◆ PROBLEM DESCRIPTION
The task requires repeating, word for word, the lines from the one with "Q: How many?" through the end of the material, leaving out all pictures.

- - - - -

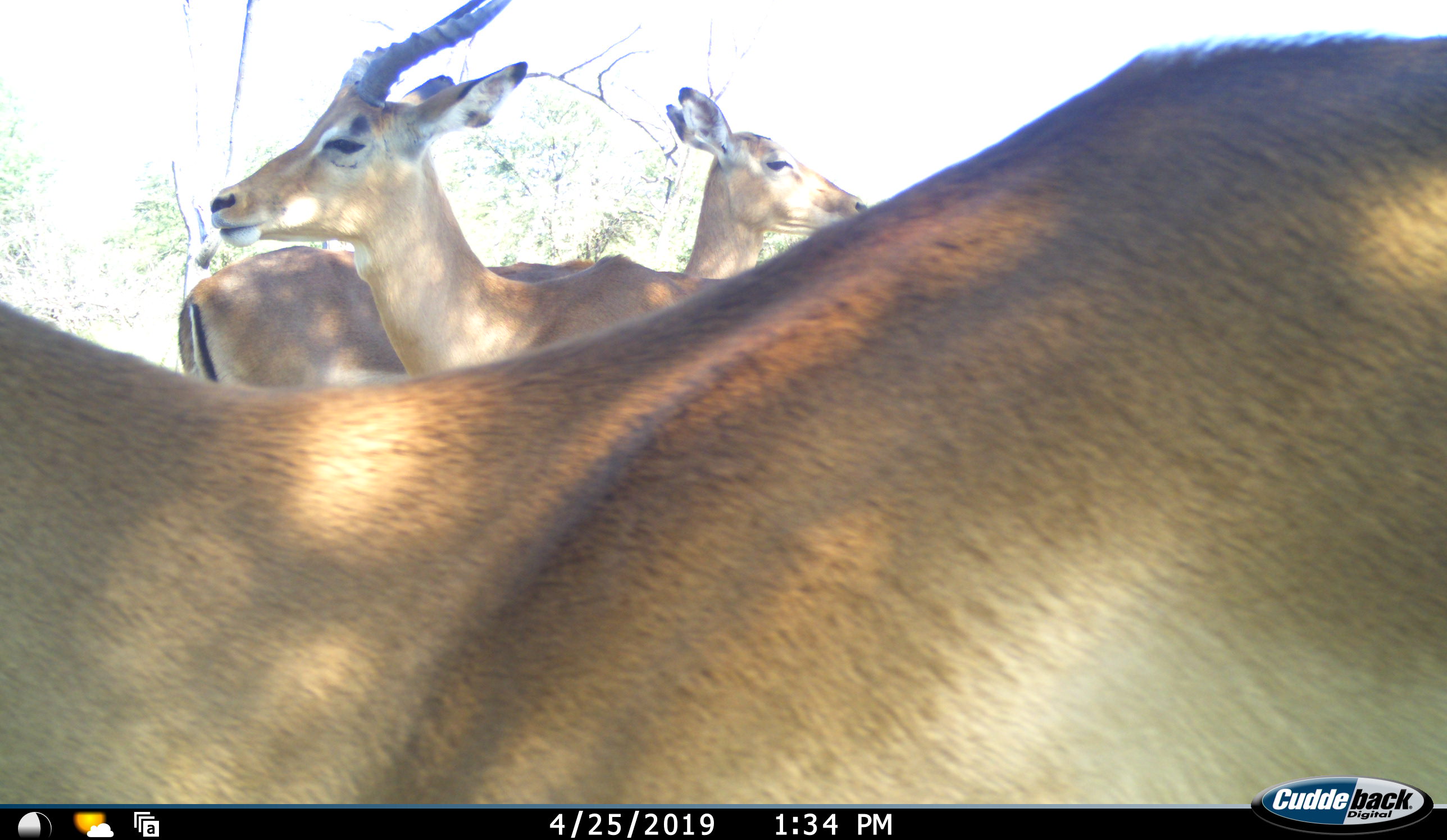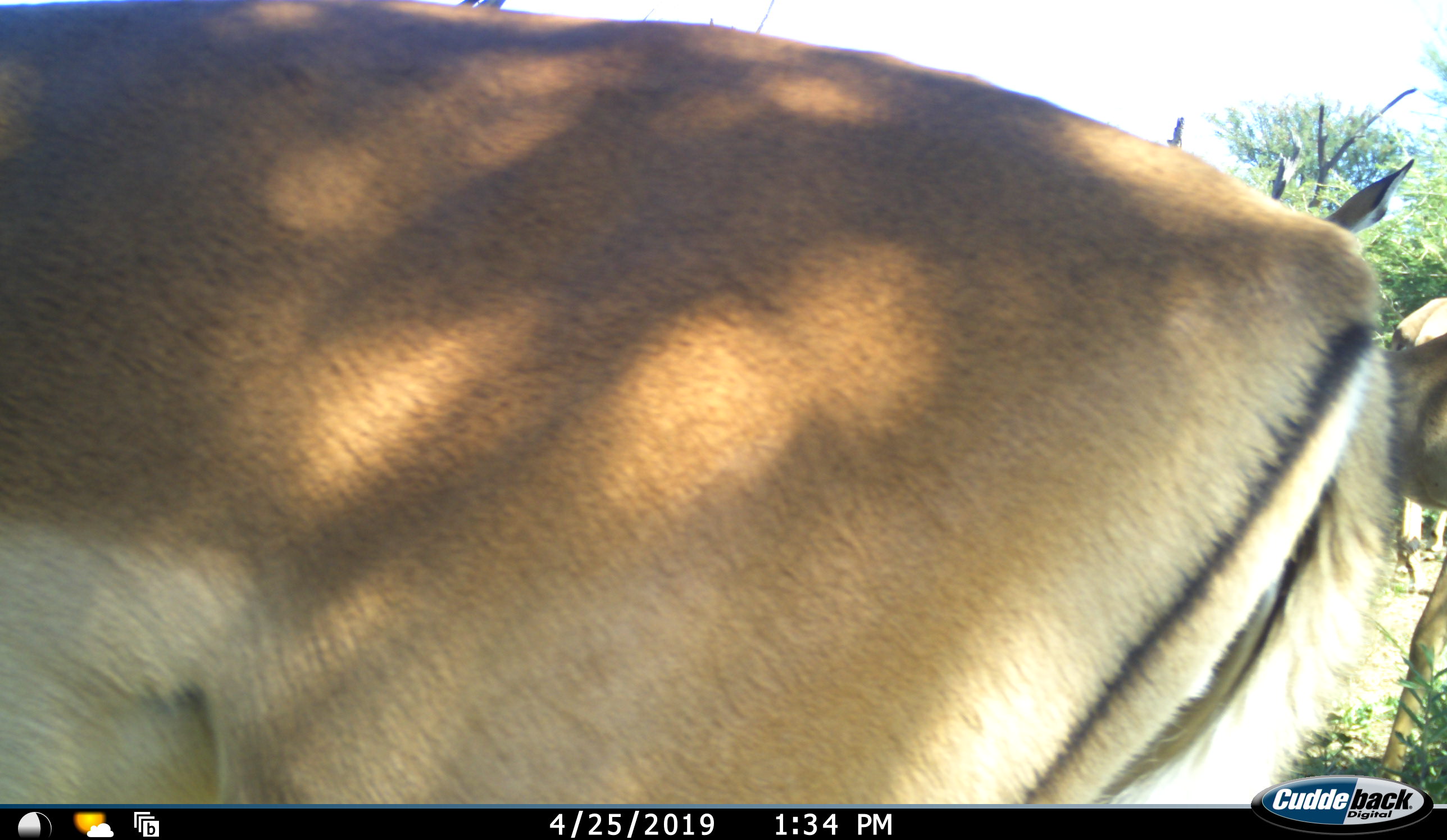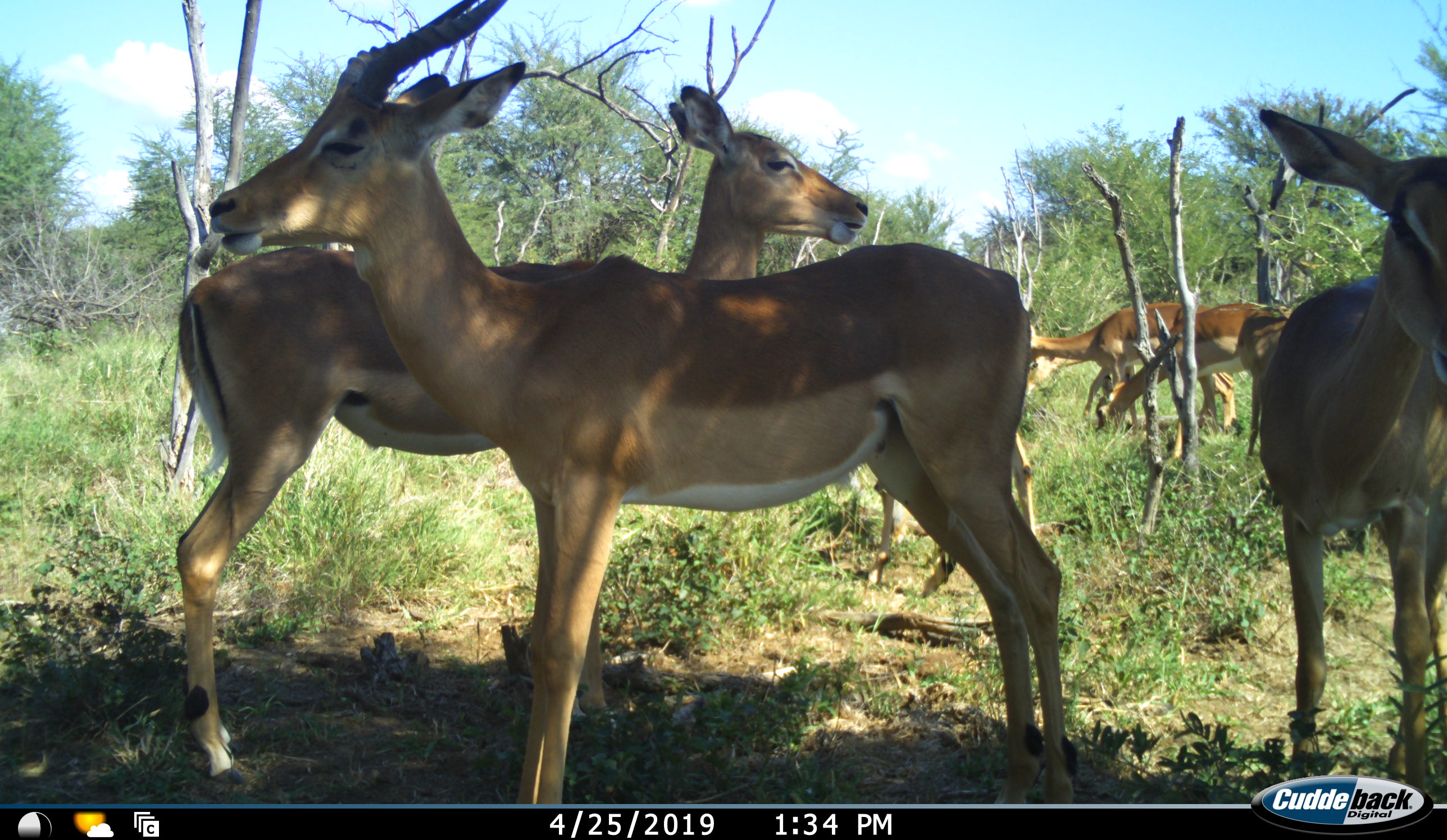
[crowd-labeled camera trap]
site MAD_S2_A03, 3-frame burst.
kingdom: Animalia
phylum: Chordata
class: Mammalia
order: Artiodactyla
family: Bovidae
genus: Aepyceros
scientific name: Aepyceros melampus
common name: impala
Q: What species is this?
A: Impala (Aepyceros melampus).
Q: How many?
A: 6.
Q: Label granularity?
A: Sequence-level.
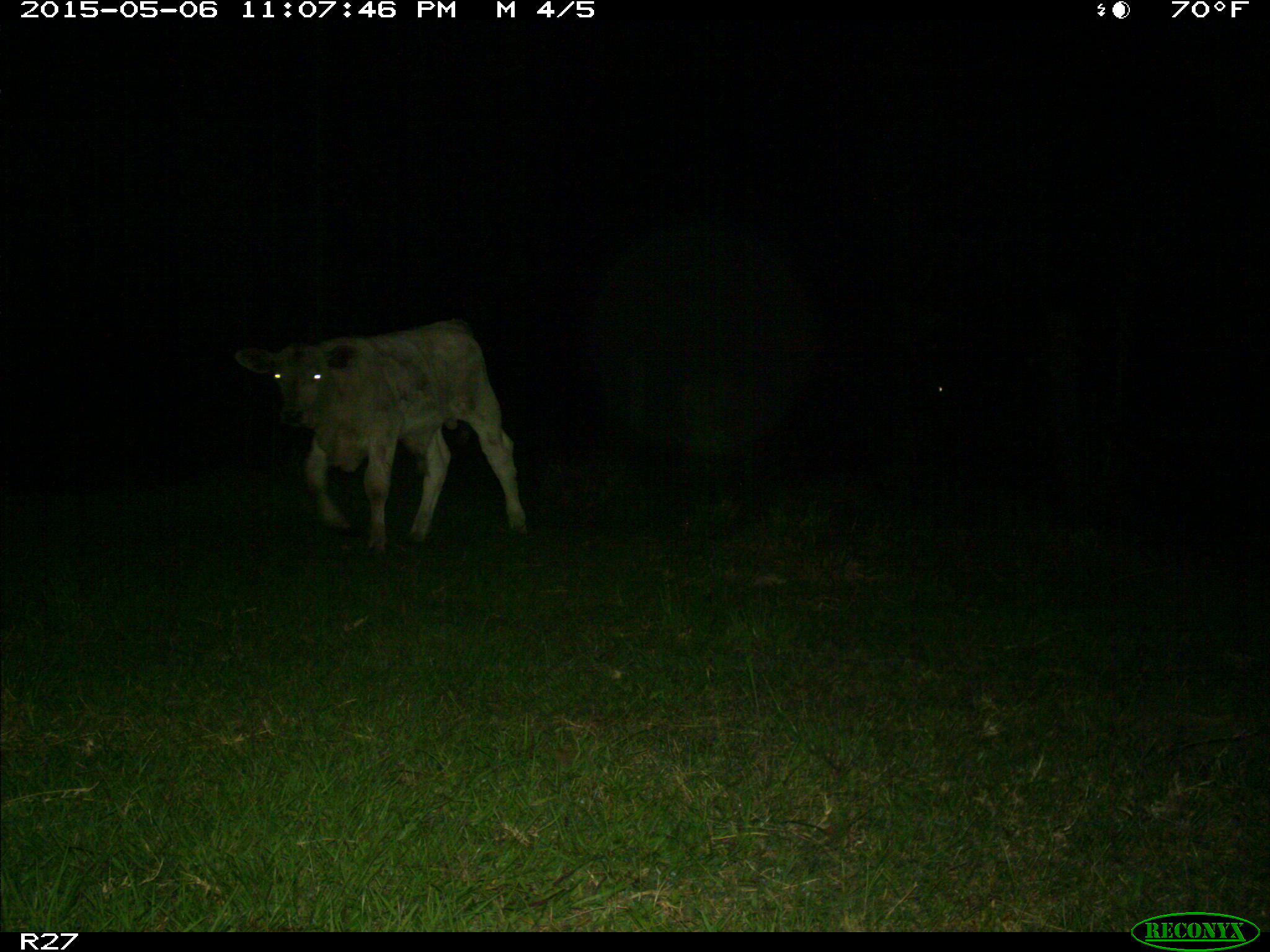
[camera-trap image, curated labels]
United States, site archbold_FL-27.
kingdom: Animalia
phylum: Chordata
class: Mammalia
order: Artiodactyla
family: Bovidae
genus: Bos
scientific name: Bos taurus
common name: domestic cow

- - - - -

◆ EXERCISE ANSWER
Q: How many?
A: 6.
Q: Label granularity?
A: Sequence-level.
[camera-trap image, curated labels]
United States, site archbold_FL-27.
kingdom: Animalia
phylum: Chordata
class: Mammalia
order: Artiodactyla
family: Bovidae
genus: Bos
scientific name: Bos taurus
common name: domestic cow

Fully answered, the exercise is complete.